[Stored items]
○ ○ ○

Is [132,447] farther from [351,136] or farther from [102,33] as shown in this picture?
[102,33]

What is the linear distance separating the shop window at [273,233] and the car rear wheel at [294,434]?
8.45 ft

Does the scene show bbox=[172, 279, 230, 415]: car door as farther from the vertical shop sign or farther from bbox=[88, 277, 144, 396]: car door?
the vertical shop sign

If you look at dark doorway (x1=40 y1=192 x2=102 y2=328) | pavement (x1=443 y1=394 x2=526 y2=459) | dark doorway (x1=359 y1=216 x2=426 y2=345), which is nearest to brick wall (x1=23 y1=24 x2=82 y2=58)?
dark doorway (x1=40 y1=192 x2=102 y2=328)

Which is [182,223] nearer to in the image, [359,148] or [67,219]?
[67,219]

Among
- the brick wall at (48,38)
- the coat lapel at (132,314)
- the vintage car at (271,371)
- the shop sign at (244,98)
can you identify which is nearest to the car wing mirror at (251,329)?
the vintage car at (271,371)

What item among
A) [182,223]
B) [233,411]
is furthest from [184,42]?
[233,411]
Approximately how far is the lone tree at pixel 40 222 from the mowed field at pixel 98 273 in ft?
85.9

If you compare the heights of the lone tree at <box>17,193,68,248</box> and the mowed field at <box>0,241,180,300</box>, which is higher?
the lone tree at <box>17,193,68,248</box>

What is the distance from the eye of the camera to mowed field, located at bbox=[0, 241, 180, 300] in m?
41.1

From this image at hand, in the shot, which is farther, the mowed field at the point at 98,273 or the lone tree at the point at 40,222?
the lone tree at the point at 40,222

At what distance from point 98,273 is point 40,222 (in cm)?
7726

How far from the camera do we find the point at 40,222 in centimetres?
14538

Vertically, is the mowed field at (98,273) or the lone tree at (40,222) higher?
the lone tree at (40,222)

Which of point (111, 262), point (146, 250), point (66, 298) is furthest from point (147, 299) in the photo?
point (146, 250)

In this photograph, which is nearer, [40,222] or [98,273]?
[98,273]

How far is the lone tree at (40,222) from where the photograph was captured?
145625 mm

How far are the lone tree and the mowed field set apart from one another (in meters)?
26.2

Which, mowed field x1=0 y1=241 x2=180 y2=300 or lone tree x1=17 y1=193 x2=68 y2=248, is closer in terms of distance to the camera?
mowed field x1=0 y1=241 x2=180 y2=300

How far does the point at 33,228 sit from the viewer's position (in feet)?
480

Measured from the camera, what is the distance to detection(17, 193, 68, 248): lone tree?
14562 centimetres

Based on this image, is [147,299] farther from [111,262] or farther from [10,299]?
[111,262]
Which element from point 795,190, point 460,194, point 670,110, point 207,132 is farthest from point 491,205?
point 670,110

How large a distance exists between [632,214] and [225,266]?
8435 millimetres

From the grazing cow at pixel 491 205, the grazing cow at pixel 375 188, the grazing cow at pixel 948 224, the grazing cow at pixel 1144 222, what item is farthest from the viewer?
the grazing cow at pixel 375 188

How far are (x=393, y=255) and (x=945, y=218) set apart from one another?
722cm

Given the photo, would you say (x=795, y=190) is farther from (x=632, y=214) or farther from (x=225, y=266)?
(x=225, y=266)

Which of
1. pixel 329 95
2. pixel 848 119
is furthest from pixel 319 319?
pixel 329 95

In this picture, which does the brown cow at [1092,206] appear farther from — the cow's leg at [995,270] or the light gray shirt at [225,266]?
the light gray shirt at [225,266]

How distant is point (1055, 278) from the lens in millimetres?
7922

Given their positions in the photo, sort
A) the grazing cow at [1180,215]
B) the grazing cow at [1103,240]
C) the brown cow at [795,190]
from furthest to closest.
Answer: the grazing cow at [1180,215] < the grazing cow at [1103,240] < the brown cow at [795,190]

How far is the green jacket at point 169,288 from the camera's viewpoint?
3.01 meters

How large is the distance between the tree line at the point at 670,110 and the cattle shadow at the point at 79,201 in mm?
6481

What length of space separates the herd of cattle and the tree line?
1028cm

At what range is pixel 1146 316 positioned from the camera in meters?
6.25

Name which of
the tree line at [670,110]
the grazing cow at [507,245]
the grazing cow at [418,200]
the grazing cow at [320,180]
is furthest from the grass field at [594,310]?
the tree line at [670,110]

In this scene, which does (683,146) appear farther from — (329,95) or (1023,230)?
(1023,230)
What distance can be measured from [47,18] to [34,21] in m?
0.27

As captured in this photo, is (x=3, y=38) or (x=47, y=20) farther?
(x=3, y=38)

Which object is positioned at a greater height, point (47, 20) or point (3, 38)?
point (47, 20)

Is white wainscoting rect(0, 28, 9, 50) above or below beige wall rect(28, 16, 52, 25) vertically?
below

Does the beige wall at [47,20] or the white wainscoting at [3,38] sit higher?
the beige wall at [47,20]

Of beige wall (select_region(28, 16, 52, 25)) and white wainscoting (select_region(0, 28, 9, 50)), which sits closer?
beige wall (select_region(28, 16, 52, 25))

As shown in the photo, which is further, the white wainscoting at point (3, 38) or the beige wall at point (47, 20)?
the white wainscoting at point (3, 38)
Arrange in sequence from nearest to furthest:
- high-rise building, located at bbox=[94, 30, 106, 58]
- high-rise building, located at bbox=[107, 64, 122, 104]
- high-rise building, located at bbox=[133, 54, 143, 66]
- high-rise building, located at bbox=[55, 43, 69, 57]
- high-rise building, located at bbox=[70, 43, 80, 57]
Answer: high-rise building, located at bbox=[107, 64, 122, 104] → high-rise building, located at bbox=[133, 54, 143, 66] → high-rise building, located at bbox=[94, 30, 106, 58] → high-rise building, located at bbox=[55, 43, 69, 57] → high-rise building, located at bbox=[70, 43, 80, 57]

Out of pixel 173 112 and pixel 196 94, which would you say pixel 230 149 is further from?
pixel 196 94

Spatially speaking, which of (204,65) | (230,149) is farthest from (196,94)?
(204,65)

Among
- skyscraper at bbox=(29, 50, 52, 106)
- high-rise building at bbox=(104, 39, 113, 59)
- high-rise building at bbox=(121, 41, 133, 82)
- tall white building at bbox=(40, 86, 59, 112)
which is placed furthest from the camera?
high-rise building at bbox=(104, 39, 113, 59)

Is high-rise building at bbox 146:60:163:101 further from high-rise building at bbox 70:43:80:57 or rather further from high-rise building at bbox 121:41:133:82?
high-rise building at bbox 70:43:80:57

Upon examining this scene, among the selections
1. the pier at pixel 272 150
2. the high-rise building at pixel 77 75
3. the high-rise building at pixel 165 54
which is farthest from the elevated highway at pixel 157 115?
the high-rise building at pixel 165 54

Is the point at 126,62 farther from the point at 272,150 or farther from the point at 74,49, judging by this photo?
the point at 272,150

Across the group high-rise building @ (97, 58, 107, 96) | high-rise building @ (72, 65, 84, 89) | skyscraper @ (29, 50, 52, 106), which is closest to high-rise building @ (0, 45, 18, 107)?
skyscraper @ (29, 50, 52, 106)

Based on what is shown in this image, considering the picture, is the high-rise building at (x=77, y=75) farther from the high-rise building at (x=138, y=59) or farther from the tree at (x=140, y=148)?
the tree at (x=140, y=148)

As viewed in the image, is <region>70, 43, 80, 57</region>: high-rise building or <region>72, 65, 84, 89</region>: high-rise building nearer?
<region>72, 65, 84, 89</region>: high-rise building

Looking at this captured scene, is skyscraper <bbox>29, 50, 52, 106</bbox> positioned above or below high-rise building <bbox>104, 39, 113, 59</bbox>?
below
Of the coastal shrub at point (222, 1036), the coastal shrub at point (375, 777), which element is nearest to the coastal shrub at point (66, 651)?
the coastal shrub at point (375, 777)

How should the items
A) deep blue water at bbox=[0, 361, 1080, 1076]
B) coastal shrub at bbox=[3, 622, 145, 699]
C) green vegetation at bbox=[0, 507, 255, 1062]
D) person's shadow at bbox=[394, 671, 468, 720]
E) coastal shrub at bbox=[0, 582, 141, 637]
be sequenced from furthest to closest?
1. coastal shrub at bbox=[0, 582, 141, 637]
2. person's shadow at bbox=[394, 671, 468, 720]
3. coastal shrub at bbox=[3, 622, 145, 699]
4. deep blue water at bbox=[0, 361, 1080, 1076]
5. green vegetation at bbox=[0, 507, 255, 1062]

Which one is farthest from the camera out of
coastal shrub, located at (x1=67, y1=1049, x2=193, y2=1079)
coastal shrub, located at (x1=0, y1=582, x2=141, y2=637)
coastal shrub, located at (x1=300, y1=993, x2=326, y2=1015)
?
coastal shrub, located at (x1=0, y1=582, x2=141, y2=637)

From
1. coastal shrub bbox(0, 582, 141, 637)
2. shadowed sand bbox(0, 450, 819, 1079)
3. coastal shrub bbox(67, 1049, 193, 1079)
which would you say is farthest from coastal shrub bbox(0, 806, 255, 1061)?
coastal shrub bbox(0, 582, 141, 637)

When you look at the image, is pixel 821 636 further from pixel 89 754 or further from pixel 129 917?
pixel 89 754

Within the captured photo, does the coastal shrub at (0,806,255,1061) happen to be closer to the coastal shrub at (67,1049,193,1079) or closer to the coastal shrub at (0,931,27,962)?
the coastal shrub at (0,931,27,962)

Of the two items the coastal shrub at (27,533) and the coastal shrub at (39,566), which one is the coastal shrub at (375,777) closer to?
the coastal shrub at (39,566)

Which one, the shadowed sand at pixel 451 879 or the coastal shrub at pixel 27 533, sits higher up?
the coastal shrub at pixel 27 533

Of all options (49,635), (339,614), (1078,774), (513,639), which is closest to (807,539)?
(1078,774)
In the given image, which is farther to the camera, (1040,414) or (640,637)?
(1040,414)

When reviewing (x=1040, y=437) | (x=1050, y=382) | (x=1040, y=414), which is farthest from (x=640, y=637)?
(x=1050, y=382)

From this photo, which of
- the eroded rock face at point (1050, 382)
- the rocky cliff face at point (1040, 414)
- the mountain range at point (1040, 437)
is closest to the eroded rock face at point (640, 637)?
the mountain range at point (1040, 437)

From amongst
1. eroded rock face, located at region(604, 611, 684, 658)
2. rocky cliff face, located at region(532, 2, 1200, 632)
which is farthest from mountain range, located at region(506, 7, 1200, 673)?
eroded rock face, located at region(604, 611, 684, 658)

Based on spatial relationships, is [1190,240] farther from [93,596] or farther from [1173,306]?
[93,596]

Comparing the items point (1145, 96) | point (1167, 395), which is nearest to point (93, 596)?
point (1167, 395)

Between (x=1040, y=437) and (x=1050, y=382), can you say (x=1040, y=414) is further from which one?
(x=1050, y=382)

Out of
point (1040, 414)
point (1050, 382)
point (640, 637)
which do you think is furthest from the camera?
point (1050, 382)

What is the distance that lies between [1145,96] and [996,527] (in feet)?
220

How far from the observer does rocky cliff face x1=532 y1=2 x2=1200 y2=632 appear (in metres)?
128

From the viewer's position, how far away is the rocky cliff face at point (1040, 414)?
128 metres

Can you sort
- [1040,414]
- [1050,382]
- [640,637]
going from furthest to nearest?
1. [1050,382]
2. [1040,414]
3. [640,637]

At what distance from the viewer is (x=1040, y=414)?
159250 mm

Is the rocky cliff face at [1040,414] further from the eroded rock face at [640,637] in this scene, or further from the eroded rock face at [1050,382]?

○ ○ ○

Produce an exact copy of the lines from the one containing "Based on spatial" through the last line, and of nothing else.

Based on spatial relationships, is [1190,240] farther from [93,596] or farther from [1173,306]?
[93,596]

Comparing the items point (1145, 96) | point (1167, 395), which is nearest to point (93, 596)?
point (1167, 395)

Between (x=1040, y=437) and (x=1050, y=382), can you say (x=1040, y=414) is further from which one?
(x=1050, y=382)

Out of
point (1040, 414)
point (1050, 382)
point (640, 637)
which do you think is furthest from the camera?
point (1050, 382)

What is the distance that lies between [1145,96] and [996,527] (in feet)?
220

How far from the observer does rocky cliff face x1=532 y1=2 x2=1200 y2=632 appear (in metres)?
128

From the viewer's position, how far away is the rocky cliff face at point (1040, 414)?
128 metres

Can you sort
- [1040,414]
- [1050,382]
- [640,637]
going from furthest to nearest?
1. [1050,382]
2. [1040,414]
3. [640,637]

At what distance from the viewer is (x=1040, y=414)?
159250 mm

Is the rocky cliff face at [1040,414] further from the eroded rock face at [640,637] in this scene, or further from the eroded rock face at [1050,382]?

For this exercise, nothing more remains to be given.